:: WHAT THE TASK REQUIRES ::
When the line containing "[camera trap, volunteer-labeled]" appears in the entries below, begin printing there and stop after the line containing "Label granularity: sequence-level."; print each of those lines exactly and no other line.

[Saved data entries]
'''
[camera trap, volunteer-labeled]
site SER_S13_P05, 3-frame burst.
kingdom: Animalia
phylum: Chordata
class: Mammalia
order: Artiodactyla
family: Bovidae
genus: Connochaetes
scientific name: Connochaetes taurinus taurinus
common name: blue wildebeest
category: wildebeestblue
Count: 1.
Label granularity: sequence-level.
'''
'''
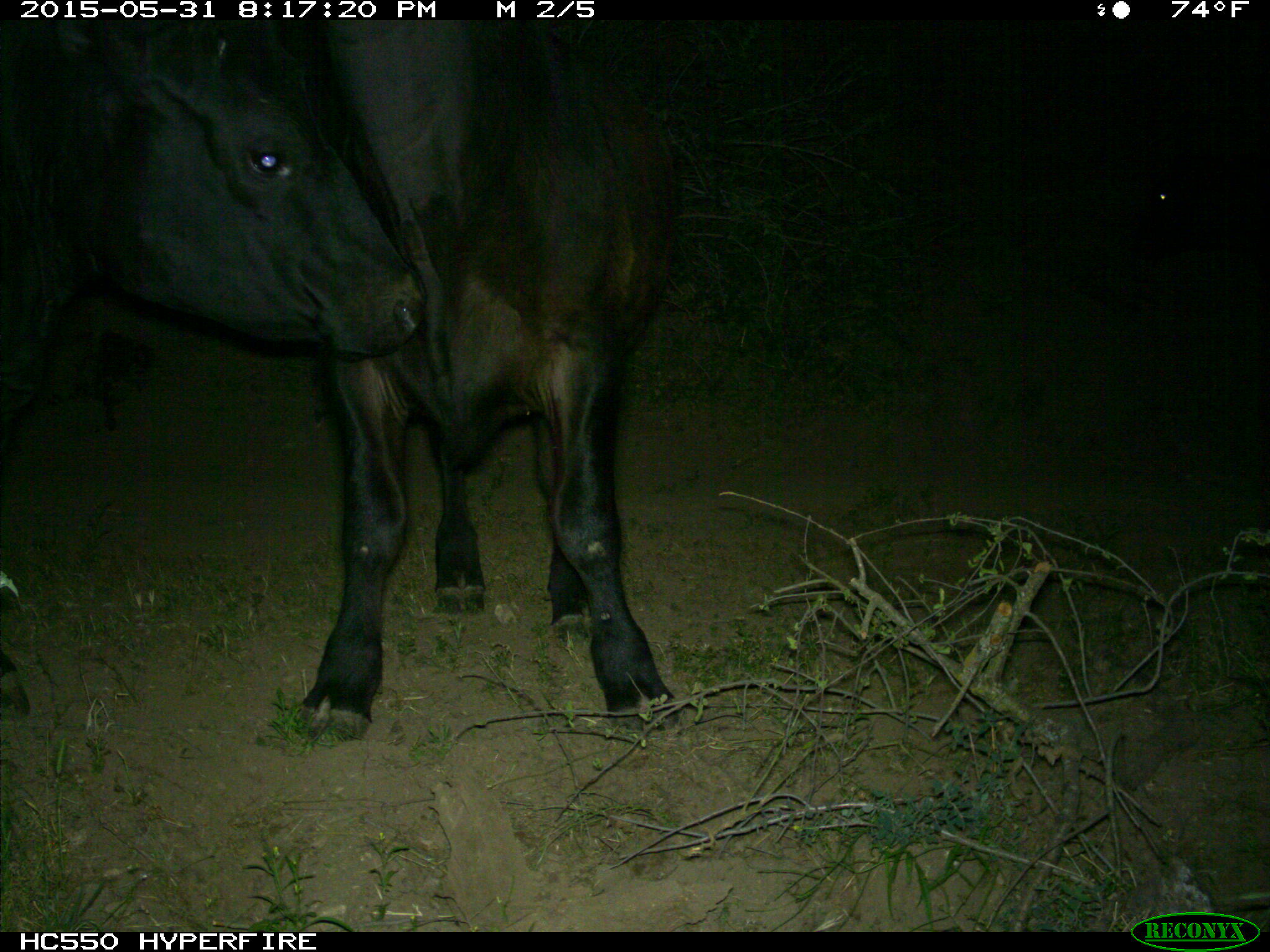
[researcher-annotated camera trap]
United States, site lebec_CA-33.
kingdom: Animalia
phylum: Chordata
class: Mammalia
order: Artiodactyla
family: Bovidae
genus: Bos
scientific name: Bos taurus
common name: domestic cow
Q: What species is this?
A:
'''
:: SOLVED EXERCISE ::
[camera trap, volunteer-labeled]
site SER_S13_P05, 3-frame burst.
kingdom: Animalia
phylum: Chordata
class: Mammalia
order: Artiodactyla
family: Bovidae
genus: Connochaetes
scientific name: Connochaetes taurinus taurinus
common name: blue wildebeest
category: wildebeestblue
Count: 1.
Label granularity: sequence-level.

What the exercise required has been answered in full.